2024.27.10 Release Notes: Tesla FSD 12.5.2.1 for HW3 Cars and More

Tesla has resumed its release of Full Self-Driving (FSD) version 12.5.2.1 to more vehicles, including those on Hardware 3 (HW3) and Hardware 4 (HW4 or AI4 it’s now known).

This FSD update came with software update version 2024.27.10, rolling out now to the fleet, points out @Teslascope, which noted FSD 12.5.2.1 is going out to HW3 and HW4 vehicles also through 2024.26.10, 2024.27.5 and 2024.26.7 software updates.

With the release of 2024.27.10, it finally updates some owners from FSD 12.3.6 to the newest version 12.5.x.x, finally.

Here are the full 2024.27.10 release notes:

FSD (Supervised) v12.5.2.1

FSD (Supervised) v12 upgrades the city-streets driving stack to a single end-to-end neural network trained on millions of video clips, replacing over 300k lines of explicit C++ code.

Upcoming Improvements:

– Earlier and more natural lane change decisions.
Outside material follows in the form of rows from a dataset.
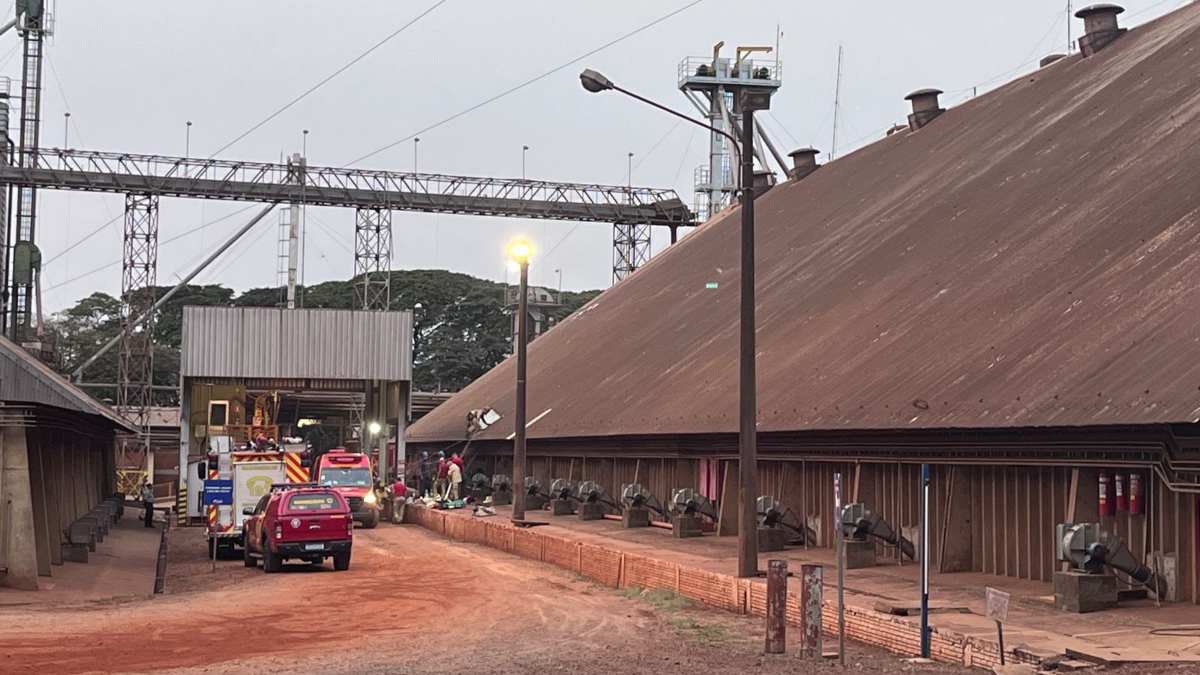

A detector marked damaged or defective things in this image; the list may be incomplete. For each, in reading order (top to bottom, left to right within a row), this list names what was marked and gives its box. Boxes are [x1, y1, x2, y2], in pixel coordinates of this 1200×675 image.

rusty corrugated roof [410, 7, 1200, 446]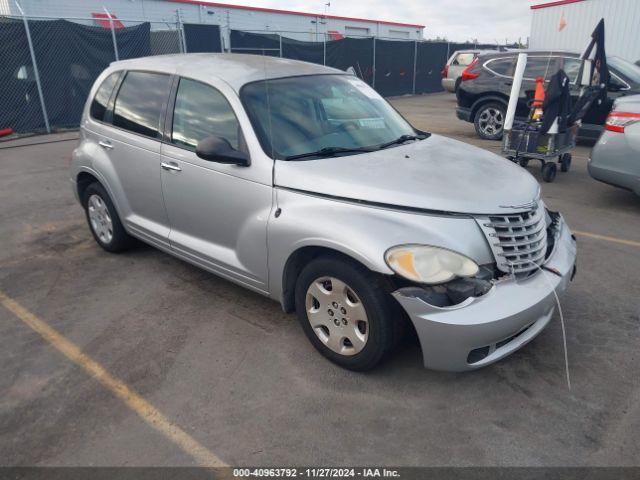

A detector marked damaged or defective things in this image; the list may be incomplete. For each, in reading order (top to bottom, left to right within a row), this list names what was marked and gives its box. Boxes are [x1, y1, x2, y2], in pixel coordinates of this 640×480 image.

damaged front bumper [392, 217, 576, 372]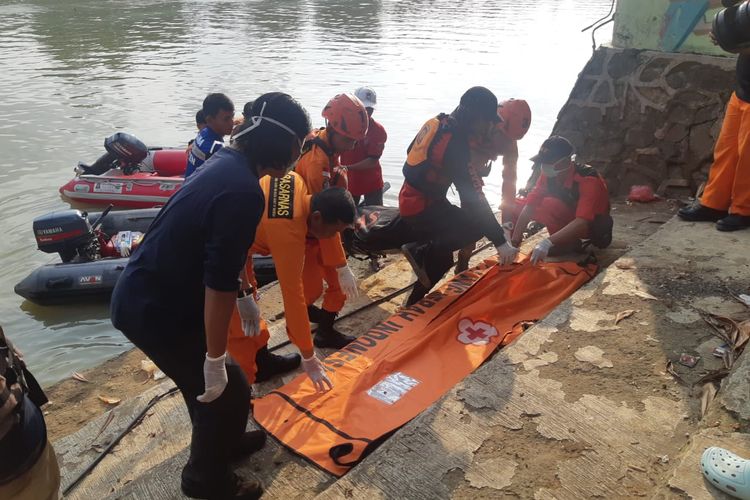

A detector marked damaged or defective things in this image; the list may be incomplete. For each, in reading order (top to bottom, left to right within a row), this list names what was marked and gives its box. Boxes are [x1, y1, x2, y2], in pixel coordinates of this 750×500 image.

wall with peeling paint [612, 0, 732, 55]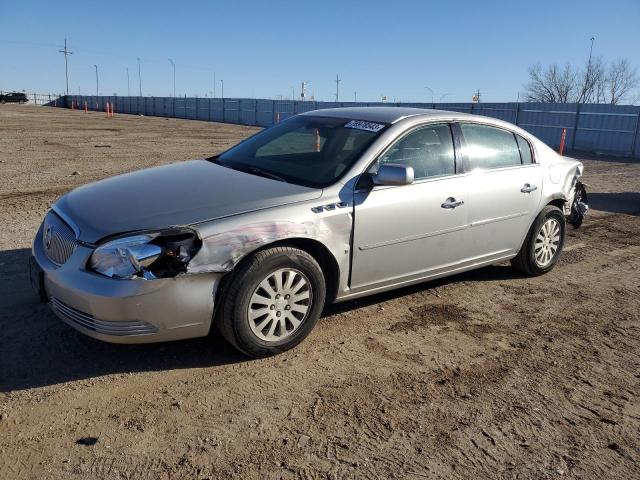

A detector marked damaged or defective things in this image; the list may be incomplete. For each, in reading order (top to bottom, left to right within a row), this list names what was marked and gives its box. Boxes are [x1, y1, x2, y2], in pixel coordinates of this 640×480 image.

damaged front bumper [32, 223, 224, 344]
cracked headlight [90, 228, 200, 278]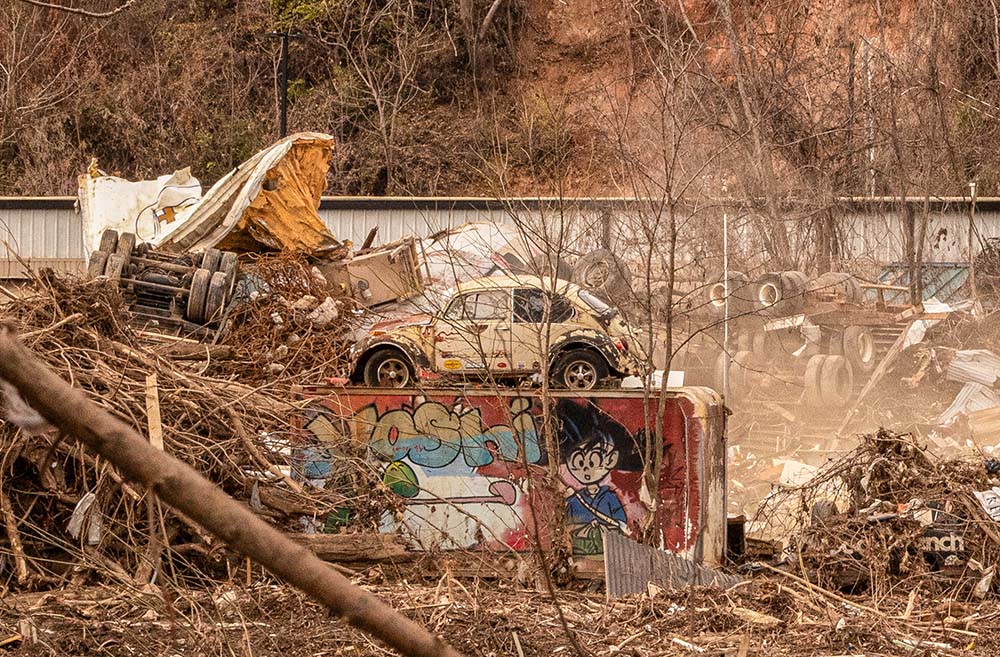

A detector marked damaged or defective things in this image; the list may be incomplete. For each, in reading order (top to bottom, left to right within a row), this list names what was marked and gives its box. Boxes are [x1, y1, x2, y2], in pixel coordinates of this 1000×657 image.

crushed car [352, 272, 644, 390]
broken wood beam [0, 330, 464, 656]
rusted truck cab [292, 386, 724, 568]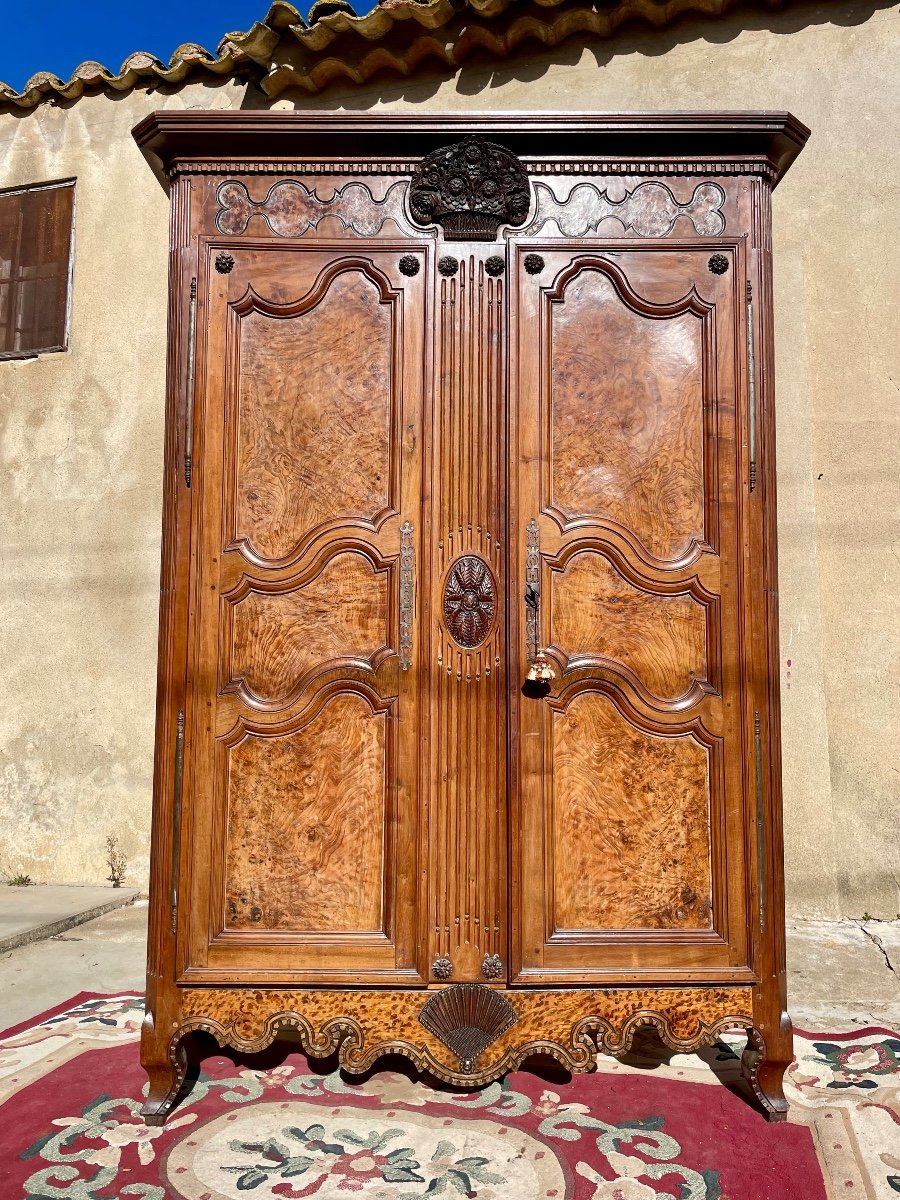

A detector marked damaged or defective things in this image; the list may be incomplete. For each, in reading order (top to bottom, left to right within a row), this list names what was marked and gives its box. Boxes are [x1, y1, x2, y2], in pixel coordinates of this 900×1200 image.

cracked plaster wall [1, 2, 900, 916]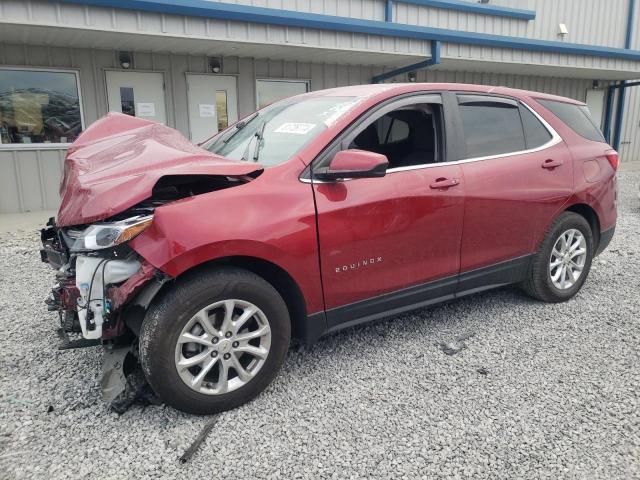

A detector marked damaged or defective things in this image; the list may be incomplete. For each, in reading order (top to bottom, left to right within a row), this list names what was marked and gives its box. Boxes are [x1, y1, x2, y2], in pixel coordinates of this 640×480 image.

crumpled hood [56, 112, 262, 227]
broken headlight assembly [69, 214, 154, 251]
damaged front end [41, 212, 169, 410]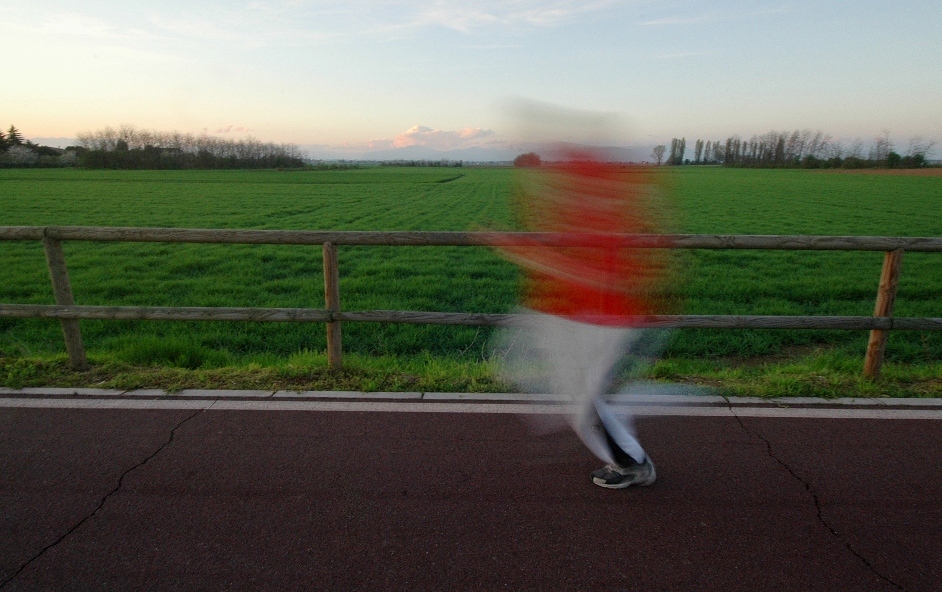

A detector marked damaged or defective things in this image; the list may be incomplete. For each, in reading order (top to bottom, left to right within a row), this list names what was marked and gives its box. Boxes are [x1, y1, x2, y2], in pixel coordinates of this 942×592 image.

crack in asphalt [0, 404, 208, 588]
crack in asphalt [728, 398, 912, 592]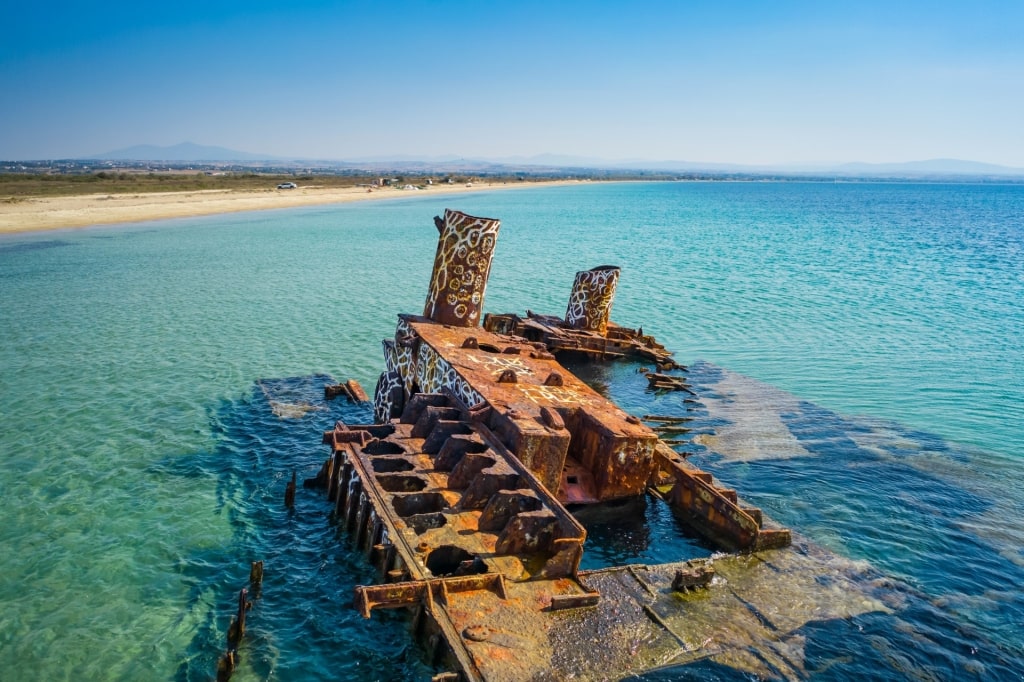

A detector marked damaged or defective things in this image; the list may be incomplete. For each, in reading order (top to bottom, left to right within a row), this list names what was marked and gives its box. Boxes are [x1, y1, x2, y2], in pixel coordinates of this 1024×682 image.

tall rusted fin [421, 208, 501, 327]
upright rusted panel [421, 209, 501, 327]
tall rusted fin [565, 262, 618, 333]
upright rusted panel [565, 264, 618, 333]
peeling rust texture [319, 209, 790, 675]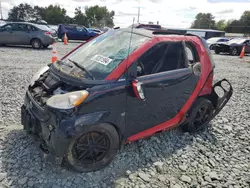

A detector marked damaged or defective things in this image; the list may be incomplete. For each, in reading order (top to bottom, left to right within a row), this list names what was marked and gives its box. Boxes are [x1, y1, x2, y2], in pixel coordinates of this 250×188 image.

broken headlight [30, 65, 49, 86]
broken headlight [46, 90, 89, 109]
damaged silver and red car [21, 27, 232, 172]
front bumper damage [209, 78, 232, 119]
front bumper damage [21, 91, 71, 164]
– Vision-only driver monitoring with sunglasses.

– End-to-End on highway.

– FSD on Cybertruck.

Full Self-Driving (Supervised)

Under your supervision, Full Self-Driving (Supervised) can drive your Tesla almost anywhere. It will make lane changes, select forks to follow your navigation route, navigate around other vehicles and objects, and make left and right turns. You and anyone you authorize must use additional caution and remain attentive. It does not make your vehicle autonomous. Do not become complacent.

Full Self-Driving (Supervised) is enabled on your vehicle. To use the feature, press the right scroll wheel button once. You can disable Full Self-Driving (Supervised) in Autopilot Settings.

Vision-Based Attention Monitoring

When Full Self-Driving (Supervised) is enabled, the driver monitoring system primarily relies on the cabin camera to determine driver attentiveness. Cabin camera must have clear visibility (e.g., camera is not occluded, eyes, arms, are visible, there is sufficient cabin illumination, and the driver is looking forward at the road without sunglasses, or other objects covering their eyes). In other circumstances, the driver monitoring system will primarily rely on torque-based (steering wheel) monitoring to detect driver attentiveness.

If the cabin camera detects inattentiveness, a warning will appear. The warning can be dismissed by the driver immediately reverting their attention back to the road ahead. Warnings will escalate depending on the nature and frequency of detected inattentiveness, with continuous inattention leading to a Strikeout.

Did you get 2024.27.10 or another update to get you off FSD 12.3.6?